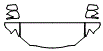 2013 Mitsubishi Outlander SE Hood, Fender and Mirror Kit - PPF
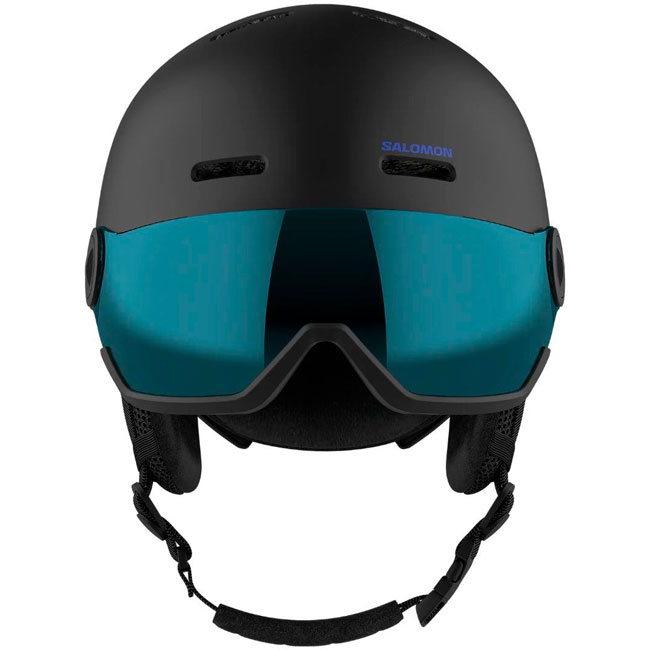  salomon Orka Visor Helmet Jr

==

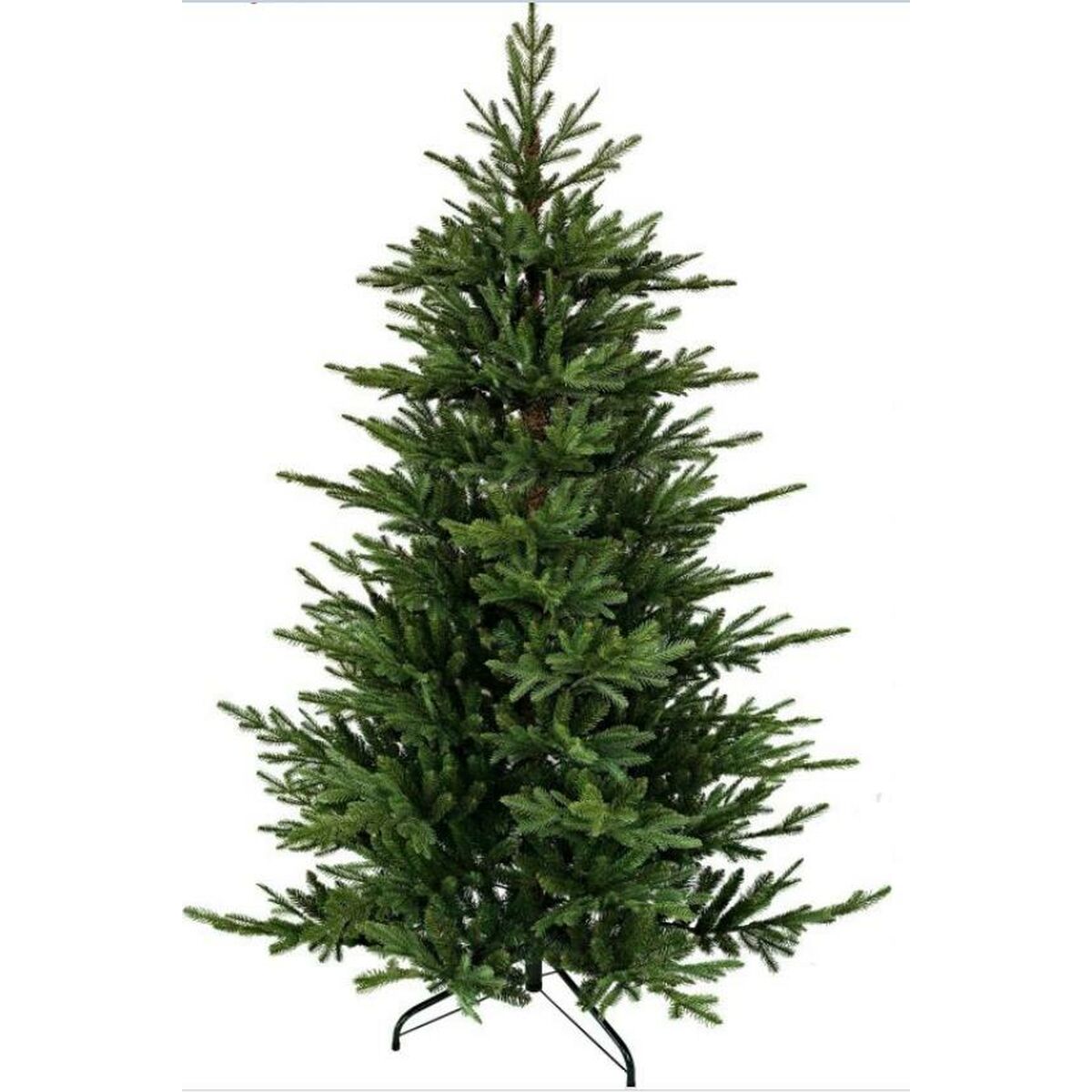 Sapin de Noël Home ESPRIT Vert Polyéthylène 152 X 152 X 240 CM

---

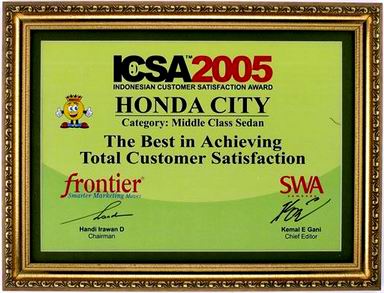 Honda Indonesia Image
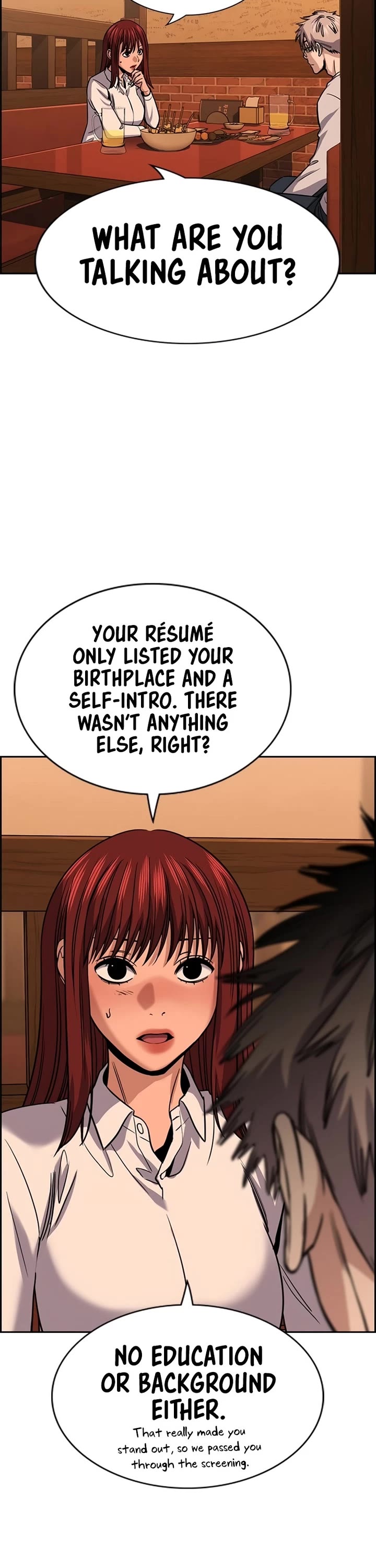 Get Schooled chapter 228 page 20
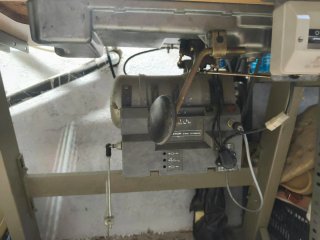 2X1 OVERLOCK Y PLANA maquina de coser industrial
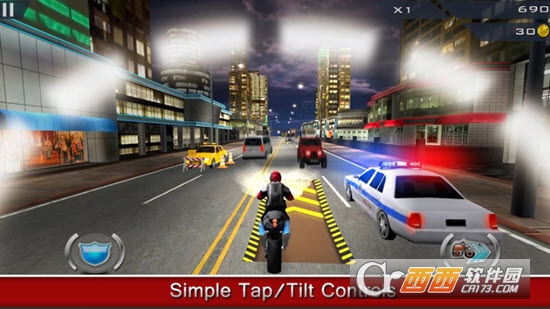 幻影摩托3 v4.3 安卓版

> _WHAT THE TASK ASKS_
Look above for the line with "Honda Indonesia Image" and the line with "幻影摩托3 v4.3 安卓版", then copy exactly the lines from the first through the second, both kept, with no pictures.

> _ANSWER SPACE_
 Honda Indonesia Image
 Get Schooled chapter 228 page 20
 2X1 OVERLOCK Y PLANA maquina de coser industrial
 幻影摩托3 v4.3 安卓版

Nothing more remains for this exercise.